Some versions of the claim also confuse cyanocobalamin production with the entirely separate process of reclaiming phosphorus or other nutrients from wastewater, which is a real but unrelated area of environmental engineering. The vitamin B12 in supplements comes from purpose-built fermentation facilities, primarily in China, where the majority of the world’s supply is now produced. These are pharmaceutical manufacturing plants, not sewage treatment facilities.

What the Bacteria Are Actually Fed

If you’re curious about the specific ingredients, the fermentation medium reads more like a baking recipe than anything alarming. A typical formulation for industrial B12 production includes beet molasses (130 grams per liter), additional sucrose, betaine (a naturally occurring compound found in beets and spinach), ammonium sulfate as a nitrogen source, magnesium sulfate, zinc sulfate, and a tiny amount of cobalt chloride.
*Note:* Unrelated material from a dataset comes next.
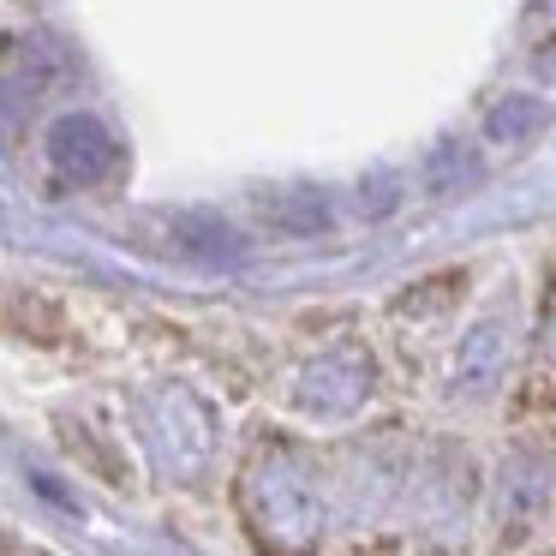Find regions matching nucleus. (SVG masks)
<instances>
[{"label": "nucleus", "mask_w": 556, "mask_h": 556, "mask_svg": "<svg viewBox=\"0 0 556 556\" xmlns=\"http://www.w3.org/2000/svg\"><path fill=\"white\" fill-rule=\"evenodd\" d=\"M54 162L90 180V174H102L114 162V150H109V138H102L90 121H61V132H54Z\"/></svg>", "instance_id": "nucleus-2"}, {"label": "nucleus", "mask_w": 556, "mask_h": 556, "mask_svg": "<svg viewBox=\"0 0 556 556\" xmlns=\"http://www.w3.org/2000/svg\"><path fill=\"white\" fill-rule=\"evenodd\" d=\"M544 121H551V109H544L539 97H503L484 114V138H491V144H527V138L544 132Z\"/></svg>", "instance_id": "nucleus-3"}, {"label": "nucleus", "mask_w": 556, "mask_h": 556, "mask_svg": "<svg viewBox=\"0 0 556 556\" xmlns=\"http://www.w3.org/2000/svg\"><path fill=\"white\" fill-rule=\"evenodd\" d=\"M503 348H508L503 324H479L467 341H460V353H455V389H460V395H484V389H496L503 359H508Z\"/></svg>", "instance_id": "nucleus-1"}, {"label": "nucleus", "mask_w": 556, "mask_h": 556, "mask_svg": "<svg viewBox=\"0 0 556 556\" xmlns=\"http://www.w3.org/2000/svg\"><path fill=\"white\" fill-rule=\"evenodd\" d=\"M479 150H467V144H437L431 150V162H425V192H437V198H455V192H467V186H479Z\"/></svg>", "instance_id": "nucleus-4"}, {"label": "nucleus", "mask_w": 556, "mask_h": 556, "mask_svg": "<svg viewBox=\"0 0 556 556\" xmlns=\"http://www.w3.org/2000/svg\"><path fill=\"white\" fill-rule=\"evenodd\" d=\"M276 228H288V233H317V228H329V204H324V198L281 204V210H276Z\"/></svg>", "instance_id": "nucleus-5"}]
</instances>
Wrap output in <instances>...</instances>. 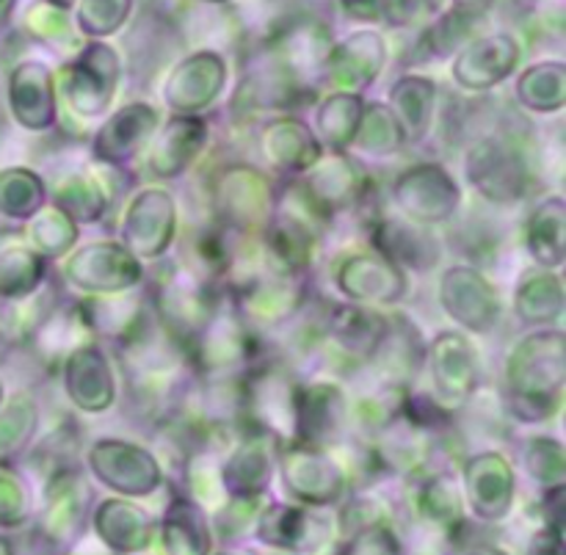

The cobalt is essential because it sits at the molecular core of every B12 molecule.

The bacteria consume these sugars and nutrients, grow, and produce B12 as part of their normal metabolism. The vitamin is then extracted, purified, and crystallized into the red powder that eventually gets pressed into tablets or dissolved into liquid supplements. Every step of this process is performed under controlled, sterile conditions designed to maximize both yield and purity.